• Task set:
[A] List every label that appears in parentheses on the Form S-8 cover page below.
[B] Answer these questions from the Form S-8 cover page below:
(i) On what date was it filed with the Securities and Exchange Commission?
(ii) What is the I.R.S. Employer Identification Number?
(iii) What title does the agent for service hold?

# Text extract start

S-8

As filed with the Securities and Exchange Commission on July 29, 2016

Registration No. 333-            

 

 

 

UNITED STATES

SECURITIES AND EXCHANGE COMMISSION

Washington, D.C. 20549

 

 

FORM S-8

REGISTRATION STATEMENT

UNDER

THE SECURITIES ACT OF 1933

 

 

INFOSYS LIMITED

(Exact name of registrant as specified in its charter)

 

 

 

Bangalore, Karnataka, India   58-1760235
(State or other jurisdiction of
incorporation or organization)
  (I.R.S. Employer
Identification Number)

Electronics City, Hosur Road

Bangalore, Karnataka, India 560 100

(Address of Principal Executive Offices) (Zip Code)

 

 

Infosys Limited 2015 Stock Incentive Compensation Plan

(Full title of the plan)

 

 

Dr. Vishal Sikka

Chief Executive Officer

Infosys Limited

Electronics City, Hosur Road

Bangalore, Karnataka, India 560 100

(Name and address of agent for service)

# Text extract end
# Listed entries start

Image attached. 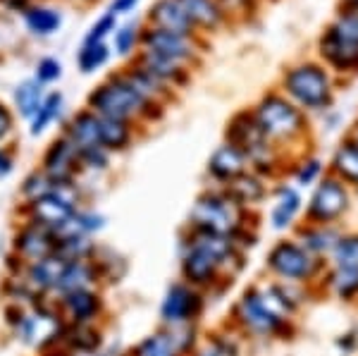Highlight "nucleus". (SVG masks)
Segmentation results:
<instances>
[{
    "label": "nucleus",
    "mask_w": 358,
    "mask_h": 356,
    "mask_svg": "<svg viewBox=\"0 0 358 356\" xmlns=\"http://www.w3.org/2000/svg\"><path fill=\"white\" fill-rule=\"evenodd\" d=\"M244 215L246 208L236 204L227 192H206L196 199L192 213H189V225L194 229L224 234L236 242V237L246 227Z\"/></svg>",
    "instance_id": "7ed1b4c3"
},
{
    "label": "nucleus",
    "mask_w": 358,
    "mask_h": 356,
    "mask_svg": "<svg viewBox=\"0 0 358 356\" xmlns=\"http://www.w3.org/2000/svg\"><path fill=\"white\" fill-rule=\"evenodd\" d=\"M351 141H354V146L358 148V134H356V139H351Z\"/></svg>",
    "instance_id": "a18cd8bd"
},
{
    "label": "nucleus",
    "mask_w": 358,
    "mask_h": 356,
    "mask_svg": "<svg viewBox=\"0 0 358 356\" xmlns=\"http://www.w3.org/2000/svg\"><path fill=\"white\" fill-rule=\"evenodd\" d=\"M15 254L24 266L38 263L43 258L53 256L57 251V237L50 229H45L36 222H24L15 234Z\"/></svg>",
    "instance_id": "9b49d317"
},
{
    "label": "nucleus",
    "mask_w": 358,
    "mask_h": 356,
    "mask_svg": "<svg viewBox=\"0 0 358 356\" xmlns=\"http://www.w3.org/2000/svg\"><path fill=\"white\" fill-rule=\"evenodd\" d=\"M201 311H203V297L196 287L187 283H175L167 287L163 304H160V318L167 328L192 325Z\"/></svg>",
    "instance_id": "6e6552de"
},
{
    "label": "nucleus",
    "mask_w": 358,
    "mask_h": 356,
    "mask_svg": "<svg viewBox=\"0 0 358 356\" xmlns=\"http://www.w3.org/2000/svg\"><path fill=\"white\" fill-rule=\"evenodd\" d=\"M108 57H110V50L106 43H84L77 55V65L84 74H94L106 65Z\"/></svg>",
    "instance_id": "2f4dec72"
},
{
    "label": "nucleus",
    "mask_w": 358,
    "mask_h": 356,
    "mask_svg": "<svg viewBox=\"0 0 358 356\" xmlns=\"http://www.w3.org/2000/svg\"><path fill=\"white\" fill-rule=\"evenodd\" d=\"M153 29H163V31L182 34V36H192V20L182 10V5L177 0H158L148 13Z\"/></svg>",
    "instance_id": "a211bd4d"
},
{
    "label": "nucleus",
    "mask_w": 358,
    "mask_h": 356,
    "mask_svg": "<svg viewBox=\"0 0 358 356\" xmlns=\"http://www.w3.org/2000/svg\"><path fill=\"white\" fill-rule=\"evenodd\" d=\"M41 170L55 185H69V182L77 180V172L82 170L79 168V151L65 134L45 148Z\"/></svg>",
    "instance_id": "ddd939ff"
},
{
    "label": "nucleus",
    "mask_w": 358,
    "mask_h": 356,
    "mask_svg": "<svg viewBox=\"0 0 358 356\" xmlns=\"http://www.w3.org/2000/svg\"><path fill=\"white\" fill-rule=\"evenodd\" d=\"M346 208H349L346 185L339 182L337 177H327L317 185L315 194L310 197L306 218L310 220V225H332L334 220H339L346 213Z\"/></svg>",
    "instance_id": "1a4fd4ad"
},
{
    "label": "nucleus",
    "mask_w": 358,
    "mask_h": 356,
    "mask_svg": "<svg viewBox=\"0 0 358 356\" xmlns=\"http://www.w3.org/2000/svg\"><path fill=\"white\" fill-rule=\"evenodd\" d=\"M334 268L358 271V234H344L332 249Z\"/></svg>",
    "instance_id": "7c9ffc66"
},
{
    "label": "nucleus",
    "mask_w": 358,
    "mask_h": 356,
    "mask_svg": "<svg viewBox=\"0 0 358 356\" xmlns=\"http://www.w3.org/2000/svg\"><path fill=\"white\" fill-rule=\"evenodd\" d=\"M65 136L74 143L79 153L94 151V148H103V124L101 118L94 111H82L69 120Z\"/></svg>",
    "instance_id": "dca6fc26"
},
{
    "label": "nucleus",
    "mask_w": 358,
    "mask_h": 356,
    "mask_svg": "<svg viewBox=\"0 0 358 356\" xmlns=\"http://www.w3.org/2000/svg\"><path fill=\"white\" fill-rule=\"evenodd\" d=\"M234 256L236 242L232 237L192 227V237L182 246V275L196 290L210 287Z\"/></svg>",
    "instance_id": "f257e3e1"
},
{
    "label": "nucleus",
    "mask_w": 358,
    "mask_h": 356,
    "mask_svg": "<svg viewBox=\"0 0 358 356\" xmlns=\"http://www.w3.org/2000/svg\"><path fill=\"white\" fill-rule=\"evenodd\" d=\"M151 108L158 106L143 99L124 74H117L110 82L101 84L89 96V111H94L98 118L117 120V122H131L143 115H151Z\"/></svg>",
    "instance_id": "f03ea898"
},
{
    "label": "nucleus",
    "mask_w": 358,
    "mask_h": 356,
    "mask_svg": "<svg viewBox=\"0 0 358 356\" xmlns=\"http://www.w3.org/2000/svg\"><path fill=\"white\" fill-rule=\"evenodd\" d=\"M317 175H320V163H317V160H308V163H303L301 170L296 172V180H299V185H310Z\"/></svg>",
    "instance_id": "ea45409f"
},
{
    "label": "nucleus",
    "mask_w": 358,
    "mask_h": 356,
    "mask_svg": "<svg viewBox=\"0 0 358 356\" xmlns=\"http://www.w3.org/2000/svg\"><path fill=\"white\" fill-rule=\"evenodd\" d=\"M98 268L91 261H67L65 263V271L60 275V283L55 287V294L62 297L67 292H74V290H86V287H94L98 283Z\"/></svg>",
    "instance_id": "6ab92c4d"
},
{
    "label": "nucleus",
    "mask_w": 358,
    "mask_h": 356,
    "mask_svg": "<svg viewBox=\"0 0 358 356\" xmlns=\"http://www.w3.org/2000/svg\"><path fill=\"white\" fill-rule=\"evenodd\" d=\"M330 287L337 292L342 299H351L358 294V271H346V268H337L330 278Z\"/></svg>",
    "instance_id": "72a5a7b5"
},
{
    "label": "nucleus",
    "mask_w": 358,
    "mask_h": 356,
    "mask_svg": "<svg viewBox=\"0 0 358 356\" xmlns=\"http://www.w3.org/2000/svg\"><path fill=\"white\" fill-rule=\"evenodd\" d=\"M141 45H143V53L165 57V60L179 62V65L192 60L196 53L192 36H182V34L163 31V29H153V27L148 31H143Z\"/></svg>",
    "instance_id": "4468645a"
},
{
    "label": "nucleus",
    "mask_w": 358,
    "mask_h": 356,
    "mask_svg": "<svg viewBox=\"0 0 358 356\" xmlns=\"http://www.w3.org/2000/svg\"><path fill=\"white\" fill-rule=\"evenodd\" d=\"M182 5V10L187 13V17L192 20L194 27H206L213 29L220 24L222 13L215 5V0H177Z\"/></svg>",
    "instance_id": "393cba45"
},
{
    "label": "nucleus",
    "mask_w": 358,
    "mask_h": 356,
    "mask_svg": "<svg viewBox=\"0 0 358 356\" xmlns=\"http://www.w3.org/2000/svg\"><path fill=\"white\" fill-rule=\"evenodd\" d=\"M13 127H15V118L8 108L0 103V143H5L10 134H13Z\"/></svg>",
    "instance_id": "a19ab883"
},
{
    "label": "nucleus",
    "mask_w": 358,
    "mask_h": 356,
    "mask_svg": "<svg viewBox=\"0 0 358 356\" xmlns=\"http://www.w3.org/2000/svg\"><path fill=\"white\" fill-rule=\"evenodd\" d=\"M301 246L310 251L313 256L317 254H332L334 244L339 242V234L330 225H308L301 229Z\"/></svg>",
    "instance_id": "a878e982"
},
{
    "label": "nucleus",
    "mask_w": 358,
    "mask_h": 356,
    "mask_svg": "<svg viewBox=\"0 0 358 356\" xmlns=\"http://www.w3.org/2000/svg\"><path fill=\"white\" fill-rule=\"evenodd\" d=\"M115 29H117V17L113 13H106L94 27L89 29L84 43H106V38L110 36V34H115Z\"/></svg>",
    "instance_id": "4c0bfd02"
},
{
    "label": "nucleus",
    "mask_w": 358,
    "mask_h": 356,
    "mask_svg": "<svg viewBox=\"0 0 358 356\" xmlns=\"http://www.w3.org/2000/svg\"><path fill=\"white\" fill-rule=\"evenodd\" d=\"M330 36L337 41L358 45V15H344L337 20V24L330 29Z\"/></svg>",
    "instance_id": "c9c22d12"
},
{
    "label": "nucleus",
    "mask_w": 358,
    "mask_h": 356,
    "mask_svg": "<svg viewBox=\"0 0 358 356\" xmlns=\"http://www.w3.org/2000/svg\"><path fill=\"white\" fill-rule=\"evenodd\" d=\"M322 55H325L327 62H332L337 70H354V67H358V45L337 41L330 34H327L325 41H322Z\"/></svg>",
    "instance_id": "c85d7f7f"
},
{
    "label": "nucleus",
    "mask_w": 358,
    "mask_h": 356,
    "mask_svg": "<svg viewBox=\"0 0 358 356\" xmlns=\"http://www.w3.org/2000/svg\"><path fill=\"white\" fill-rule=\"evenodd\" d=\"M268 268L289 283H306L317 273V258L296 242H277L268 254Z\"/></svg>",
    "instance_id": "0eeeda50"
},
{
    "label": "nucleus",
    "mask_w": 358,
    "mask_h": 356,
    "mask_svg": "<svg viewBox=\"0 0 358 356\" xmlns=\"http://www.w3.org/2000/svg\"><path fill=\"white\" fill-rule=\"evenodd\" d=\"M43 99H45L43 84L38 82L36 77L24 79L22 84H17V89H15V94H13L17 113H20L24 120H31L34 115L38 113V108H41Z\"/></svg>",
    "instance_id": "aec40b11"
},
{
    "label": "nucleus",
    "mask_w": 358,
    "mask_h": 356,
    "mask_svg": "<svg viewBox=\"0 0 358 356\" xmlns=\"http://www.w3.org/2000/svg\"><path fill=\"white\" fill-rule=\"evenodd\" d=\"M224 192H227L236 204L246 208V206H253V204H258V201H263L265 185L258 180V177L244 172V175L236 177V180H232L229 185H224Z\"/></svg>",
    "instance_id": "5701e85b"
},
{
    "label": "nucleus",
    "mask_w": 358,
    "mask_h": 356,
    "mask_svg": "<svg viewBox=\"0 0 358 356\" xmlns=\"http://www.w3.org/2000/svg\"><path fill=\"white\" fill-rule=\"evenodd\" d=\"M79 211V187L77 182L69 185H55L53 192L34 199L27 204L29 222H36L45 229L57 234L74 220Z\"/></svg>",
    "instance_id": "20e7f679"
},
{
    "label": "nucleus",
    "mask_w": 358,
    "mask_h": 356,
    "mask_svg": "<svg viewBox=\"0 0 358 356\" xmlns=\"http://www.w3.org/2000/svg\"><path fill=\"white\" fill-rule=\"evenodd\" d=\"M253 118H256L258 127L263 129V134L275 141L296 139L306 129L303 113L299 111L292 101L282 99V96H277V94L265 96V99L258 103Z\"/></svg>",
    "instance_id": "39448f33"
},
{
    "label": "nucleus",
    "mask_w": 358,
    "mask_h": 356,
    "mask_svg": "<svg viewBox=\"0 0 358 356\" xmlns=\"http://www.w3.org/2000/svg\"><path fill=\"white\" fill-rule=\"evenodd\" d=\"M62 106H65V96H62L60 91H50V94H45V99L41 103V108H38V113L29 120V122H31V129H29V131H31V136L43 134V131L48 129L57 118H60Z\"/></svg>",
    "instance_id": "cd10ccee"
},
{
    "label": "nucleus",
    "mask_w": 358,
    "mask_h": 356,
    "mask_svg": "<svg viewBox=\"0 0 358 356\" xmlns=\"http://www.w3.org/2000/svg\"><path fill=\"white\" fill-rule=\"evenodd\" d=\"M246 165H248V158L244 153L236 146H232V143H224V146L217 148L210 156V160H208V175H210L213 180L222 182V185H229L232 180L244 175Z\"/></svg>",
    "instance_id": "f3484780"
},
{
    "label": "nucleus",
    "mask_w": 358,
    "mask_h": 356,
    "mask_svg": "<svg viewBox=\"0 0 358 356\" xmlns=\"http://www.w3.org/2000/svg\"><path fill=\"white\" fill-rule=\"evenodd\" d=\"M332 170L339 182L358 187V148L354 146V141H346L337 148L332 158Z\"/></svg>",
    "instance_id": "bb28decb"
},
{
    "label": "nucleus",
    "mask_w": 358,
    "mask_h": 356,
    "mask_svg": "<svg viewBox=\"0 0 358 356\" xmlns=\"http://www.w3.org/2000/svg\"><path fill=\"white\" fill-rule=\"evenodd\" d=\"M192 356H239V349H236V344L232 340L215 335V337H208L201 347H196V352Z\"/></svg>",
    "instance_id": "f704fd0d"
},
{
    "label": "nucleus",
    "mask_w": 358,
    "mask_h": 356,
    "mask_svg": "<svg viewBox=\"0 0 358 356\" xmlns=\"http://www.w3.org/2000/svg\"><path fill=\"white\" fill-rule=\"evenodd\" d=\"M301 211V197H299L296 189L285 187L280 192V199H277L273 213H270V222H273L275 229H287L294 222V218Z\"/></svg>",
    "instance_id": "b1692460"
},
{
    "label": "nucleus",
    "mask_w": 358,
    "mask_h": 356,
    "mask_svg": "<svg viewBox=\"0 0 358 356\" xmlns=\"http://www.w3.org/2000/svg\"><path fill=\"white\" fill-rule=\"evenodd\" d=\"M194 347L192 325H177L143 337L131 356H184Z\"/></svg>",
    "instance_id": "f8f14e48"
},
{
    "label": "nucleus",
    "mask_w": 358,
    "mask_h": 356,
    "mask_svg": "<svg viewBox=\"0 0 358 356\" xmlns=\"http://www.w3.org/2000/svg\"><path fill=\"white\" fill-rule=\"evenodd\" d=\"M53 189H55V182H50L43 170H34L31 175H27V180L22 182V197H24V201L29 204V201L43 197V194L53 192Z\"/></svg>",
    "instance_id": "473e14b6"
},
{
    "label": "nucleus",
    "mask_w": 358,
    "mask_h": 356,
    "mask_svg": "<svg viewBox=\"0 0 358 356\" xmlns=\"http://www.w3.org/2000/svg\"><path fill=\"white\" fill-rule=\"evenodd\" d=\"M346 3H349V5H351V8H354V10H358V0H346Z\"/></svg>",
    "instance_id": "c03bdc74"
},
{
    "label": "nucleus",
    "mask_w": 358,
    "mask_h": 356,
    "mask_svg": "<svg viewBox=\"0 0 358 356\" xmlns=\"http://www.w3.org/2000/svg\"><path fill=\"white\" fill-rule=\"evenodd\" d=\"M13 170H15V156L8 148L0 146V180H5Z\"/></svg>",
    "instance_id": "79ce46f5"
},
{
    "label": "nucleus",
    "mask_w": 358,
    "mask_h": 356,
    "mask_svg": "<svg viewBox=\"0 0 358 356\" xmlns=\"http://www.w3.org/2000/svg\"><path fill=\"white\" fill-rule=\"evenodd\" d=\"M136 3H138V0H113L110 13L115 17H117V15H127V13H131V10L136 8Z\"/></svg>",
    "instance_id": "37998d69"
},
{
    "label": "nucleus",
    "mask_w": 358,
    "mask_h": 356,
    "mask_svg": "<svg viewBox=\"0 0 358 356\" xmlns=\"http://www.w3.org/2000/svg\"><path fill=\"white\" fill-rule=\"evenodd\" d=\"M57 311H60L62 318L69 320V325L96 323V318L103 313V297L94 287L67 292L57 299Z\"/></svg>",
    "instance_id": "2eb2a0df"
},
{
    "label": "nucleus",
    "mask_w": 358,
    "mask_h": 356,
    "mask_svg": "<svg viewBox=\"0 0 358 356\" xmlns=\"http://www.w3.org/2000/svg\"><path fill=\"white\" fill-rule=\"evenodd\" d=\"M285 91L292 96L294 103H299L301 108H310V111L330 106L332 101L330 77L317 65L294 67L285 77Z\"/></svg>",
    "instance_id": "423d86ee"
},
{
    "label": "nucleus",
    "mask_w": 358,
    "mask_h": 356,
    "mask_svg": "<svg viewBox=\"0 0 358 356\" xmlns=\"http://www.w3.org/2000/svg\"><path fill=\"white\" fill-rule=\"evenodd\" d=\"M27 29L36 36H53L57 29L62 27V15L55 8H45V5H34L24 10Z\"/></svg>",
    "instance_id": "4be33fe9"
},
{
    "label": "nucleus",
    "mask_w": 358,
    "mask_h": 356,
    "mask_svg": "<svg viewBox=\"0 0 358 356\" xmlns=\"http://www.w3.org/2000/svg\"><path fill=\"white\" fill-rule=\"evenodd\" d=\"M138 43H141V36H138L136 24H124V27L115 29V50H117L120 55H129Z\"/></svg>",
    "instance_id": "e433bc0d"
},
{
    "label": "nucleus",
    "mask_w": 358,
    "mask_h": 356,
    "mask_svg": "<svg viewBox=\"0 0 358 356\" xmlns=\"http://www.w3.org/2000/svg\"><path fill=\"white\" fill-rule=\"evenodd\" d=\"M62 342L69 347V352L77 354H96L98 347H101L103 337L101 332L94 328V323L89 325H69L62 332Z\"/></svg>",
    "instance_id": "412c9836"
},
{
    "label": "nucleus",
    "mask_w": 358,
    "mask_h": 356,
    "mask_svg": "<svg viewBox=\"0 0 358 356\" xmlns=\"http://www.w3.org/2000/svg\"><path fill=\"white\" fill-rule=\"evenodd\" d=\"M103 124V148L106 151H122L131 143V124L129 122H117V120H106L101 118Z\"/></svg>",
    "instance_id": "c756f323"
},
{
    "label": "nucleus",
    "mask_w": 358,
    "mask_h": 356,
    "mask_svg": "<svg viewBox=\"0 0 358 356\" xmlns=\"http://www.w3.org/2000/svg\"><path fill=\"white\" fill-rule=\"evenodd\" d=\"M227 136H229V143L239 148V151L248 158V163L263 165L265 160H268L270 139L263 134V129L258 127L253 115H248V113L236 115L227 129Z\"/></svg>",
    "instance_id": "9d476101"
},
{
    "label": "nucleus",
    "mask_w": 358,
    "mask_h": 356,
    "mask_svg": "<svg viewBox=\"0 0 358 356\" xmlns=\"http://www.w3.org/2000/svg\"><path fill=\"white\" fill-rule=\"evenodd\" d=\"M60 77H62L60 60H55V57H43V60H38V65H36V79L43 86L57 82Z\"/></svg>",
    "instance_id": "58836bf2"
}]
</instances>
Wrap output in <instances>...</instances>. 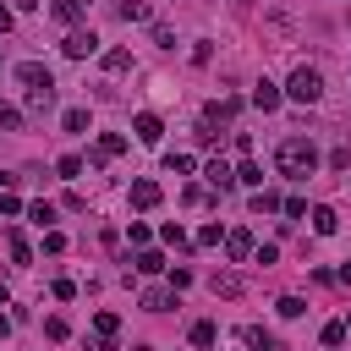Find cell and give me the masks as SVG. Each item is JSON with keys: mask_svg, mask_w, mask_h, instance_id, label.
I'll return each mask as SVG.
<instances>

# Listed entries end

• Answers below:
[A]
Exact name of registrant as specified in its charter
State or other jurisdiction of incorporation or organization
I.R.S. Employer Identification Number
Address of Principal Executive Offices
Zip Code
Full title of the plan
Name and address of agent for service

[B]
(i) July 29, 2016
(ii) 58-1760235
(iii) Chief Executive Officer